Data excerpts
┄┄┄┄┄┄┄┄┄┄

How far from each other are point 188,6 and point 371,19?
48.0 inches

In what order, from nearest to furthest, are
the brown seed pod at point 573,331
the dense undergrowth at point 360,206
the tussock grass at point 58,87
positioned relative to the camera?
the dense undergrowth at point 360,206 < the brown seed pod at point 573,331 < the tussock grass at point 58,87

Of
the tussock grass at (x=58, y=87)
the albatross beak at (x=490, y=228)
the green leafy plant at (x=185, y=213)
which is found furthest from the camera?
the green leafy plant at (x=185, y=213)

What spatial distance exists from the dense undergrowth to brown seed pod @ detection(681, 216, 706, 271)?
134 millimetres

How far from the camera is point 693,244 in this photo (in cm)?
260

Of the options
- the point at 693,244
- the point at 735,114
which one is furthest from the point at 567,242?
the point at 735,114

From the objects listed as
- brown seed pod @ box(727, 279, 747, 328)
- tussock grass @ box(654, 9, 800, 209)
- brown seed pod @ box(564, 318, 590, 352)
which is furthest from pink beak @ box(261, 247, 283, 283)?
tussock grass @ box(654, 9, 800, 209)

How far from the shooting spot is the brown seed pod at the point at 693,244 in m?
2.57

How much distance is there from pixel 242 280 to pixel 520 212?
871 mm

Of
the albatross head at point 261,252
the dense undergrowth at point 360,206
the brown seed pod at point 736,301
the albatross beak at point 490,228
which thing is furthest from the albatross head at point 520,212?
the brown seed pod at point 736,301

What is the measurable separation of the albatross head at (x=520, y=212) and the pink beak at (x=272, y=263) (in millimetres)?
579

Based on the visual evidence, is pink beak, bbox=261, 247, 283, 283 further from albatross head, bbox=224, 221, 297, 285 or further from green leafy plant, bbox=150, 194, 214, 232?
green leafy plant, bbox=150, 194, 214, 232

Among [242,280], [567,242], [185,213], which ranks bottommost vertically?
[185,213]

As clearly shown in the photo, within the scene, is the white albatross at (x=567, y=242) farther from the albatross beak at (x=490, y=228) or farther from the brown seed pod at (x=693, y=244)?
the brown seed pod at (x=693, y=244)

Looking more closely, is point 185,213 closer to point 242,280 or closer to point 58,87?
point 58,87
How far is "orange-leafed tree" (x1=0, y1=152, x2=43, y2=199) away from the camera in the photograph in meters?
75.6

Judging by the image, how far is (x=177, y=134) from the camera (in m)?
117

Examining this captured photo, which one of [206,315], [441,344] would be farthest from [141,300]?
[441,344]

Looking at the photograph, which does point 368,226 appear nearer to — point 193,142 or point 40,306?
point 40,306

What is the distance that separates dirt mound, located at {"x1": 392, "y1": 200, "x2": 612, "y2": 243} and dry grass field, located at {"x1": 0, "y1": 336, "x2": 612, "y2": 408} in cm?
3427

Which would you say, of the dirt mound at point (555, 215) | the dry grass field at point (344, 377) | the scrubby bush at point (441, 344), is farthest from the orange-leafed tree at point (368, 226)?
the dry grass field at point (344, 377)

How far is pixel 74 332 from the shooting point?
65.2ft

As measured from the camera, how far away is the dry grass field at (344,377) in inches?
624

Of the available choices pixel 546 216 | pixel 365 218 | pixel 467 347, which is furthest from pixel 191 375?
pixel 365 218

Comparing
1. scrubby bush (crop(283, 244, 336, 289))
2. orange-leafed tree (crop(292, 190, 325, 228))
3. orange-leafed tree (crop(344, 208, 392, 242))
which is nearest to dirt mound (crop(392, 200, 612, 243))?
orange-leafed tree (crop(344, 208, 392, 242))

┄┄┄┄┄┄┄┄┄┄

Given task
In the entries above, take the line containing "What is the distance" and each later line through the last, and repeat them exactly. Output nothing else.

Final result
What is the distance that separates dirt mound, located at {"x1": 392, "y1": 200, "x2": 612, "y2": 243} and dry grass field, located at {"x1": 0, "y1": 336, "x2": 612, "y2": 408} in cm?
3427

Which would you say, of the dirt mound at point (555, 215) | the dry grass field at point (344, 377) | the scrubby bush at point (441, 344), is farthest from the orange-leafed tree at point (368, 226)?
the dry grass field at point (344, 377)

How far is pixel 74 332 from the shooting point?
65.2ft

As measured from the camera, how far away is the dry grass field at (344,377) in inches?
624

Of the available choices pixel 546 216 | pixel 365 218 | pixel 467 347, which is furthest from pixel 191 375?
pixel 365 218

Comparing
1. scrubby bush (crop(283, 244, 336, 289))
2. orange-leafed tree (crop(292, 190, 325, 228))
3. orange-leafed tree (crop(344, 208, 392, 242))
which is nearest to dirt mound (crop(392, 200, 612, 243))?
orange-leafed tree (crop(344, 208, 392, 242))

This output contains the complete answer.